Data center em desenvolvimento na região da Ásia-Pacífico, refletindo o crescimento impulsionado pela demanda por inteligência artificial.

O boom da inteligência artificial está impulsionando investimentos em propriedades de data centres na região Ásia-Pacífico, com um recorde de US$ 11,6 bilhões em capital aplicado no segmento em 2025, segundo a CBRE.

Em Hong Kong, embora a demanda relacionada à IA provavelmente não seja atendida devido a limitações técnicas, o arrendamento de espaço em data centres foi apoiado por provedores de serviços em nuvem hyperscale, empresas de tecnologia e e-commerce da China continental e instituições financeiras, informou a consultoria imobiliária.

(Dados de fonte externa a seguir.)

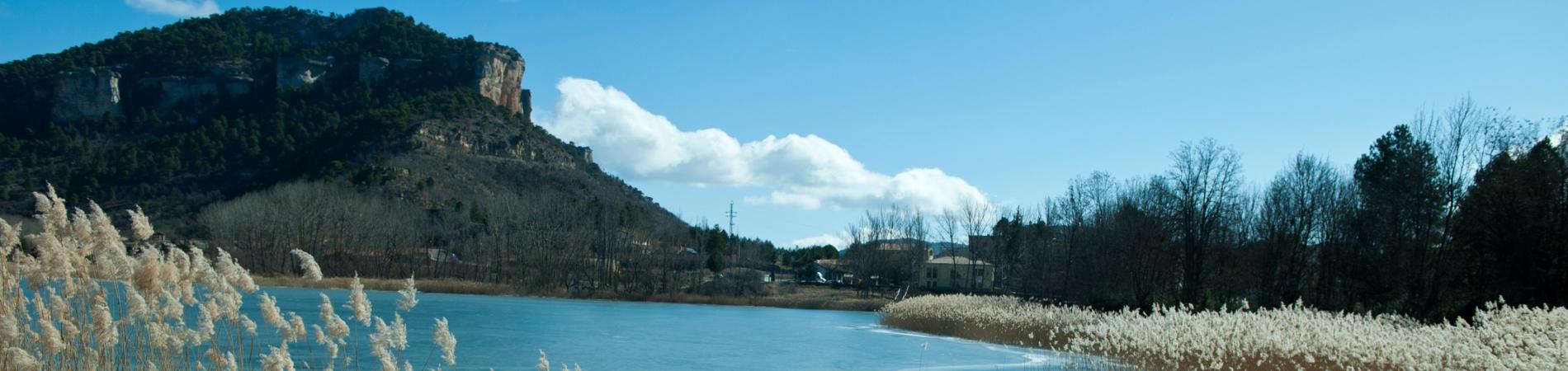 paisaxe dun río e unha montaña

Na região, mercados como Malásia, Austrália e Índia lideram o crescimento em capacidade ativa – uma medida de recursos utilizáveis incluindo energia e espaço disponível para implantação. Johor, no sul da Malásia, aumentou sua capacidade ativa em 53 por cento em base anual, enquanto a cidade australiana de Melbourne adicionou 37 por cento, segundo o relatório divulgado na quinta-feira.

Enquanto isso, em mercados maduros como Hong Kong e Singapura, o crescimento da capacidade ativa ficou em torno de 6 a 8 por cento, disse a CBRE.

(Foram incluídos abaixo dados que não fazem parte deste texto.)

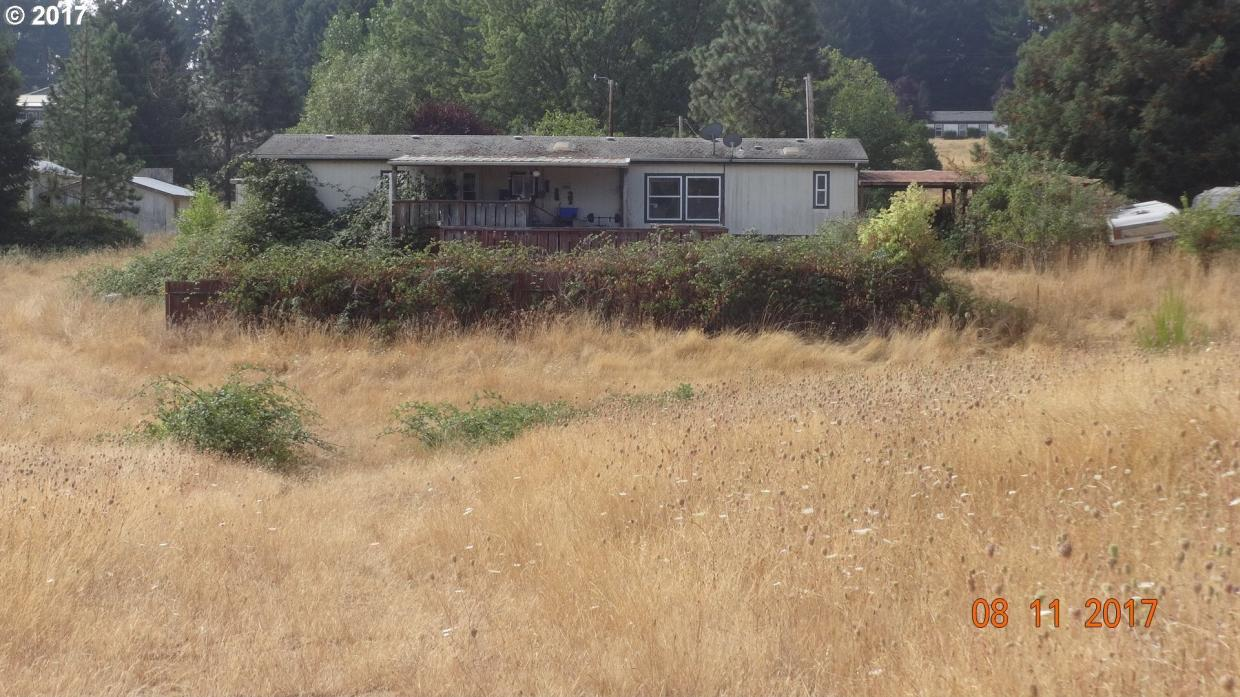 1099 Hayhurst Rd, Yoncalla, OR 97499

Segundo Matt Madden, diretor-gerente sênior para soluções de data centre na Ásia-Pacífico da CBRE, a IA está remodelando como a infraestrutura é selecionada e implantada na região.

Uma nova classe de provedores de nuvem focados em IA também está surgindo como fonte adicional de demanda. Neoclouds são provedores especializados em infraestrutura de computação de alto desempenho para cargas de trabalho de IA.

Para provedores neocloud, o acesso à energia está cada vez mais superando as vantagens tradicionais de localização, disse Madden. Isso está direcionando a demanda para mercados que podem suportar campus de alta densidade em escala, particularmente na Índia, Malásia e partes do Sudeste Asiático.

A adoção, no entanto, permanece seletiva, pois alguns proprietários ainda são cautelosos, especialmente quando os perfis de crédito dos inquilinos são menos estabelecidos.

Em Hong Kong, a desenvolvedora chinesa Range Intelligent Computing Technology iniciou a construção de um projeto de US$ 3 bilhões para um novo data centre no início deste ano na Northern Metropolis.

O centro deveria se tornar um motor central para promover o desenvolvimento da indústria de IA de Hong Kong, atraindo empresas e talentos, e alinhando-se com o 15º plano quinquenal da China de 2026 a 2030.

Ainda assim, a CBRE afirmou que limitações técnicas estão inibindo a capacidade de Hong Kong de atender à demanda relacionada à IA.

A maioria dos data centres na cidade é projetada para cinco a 15 quilowatts por rack, o que é insuficiente para suportar os requisitos de alta densidade de 40 quilowatts ou mais para cargas de trabalho impulsionadas por IA, segundo a consultoria.

Apesar disso, a vantagem de Hong Kong no segmento é ser uma porta de entrada compatível e de baixo risco para conectar operações entre a China continental e mercados internacionais, disse Chris Young, diretor sênior de mercados de capitais da JLL.

Dado que a inferência de IA prioriza baixa latência e pipelines de dados de alta velocidade, a concentração incomparável de estações de aterrissagem de cabos submarinos de Hong Kong a posiciona como um hub regional ideal para rotear tokens de IA e fluxos de trabalho de agentes instantaneamente pela região Ásia-Pacífico, disse Young.

Além disso, iniciativas governamentais como o Smart City Blueprint aceleraram ainda mais a adoção, levando setores locais, incluindo bancos e finanças, logística e manufatura, a migrar da infraestrutura local para ambientes de nuvem híbrida, observou a JLL.

Segundo Young, a perspectiva de longo prazo para o setor de data centres de Hong Kong é cautelosamente otimista.

A demanda atual de investimento está sendo impulsionada pelo crescimento tanto em serviços tradicionais de nuvem quanto em cargas de trabalho de inferência de IA, disse ele.

A demanda por soluções de nuvem tradicionais e híbridas, bem como serviços de co-localização, permaneceu estável, alimentada principalmente por corporações multinacionais que buscam um nó de dupla jurisdição.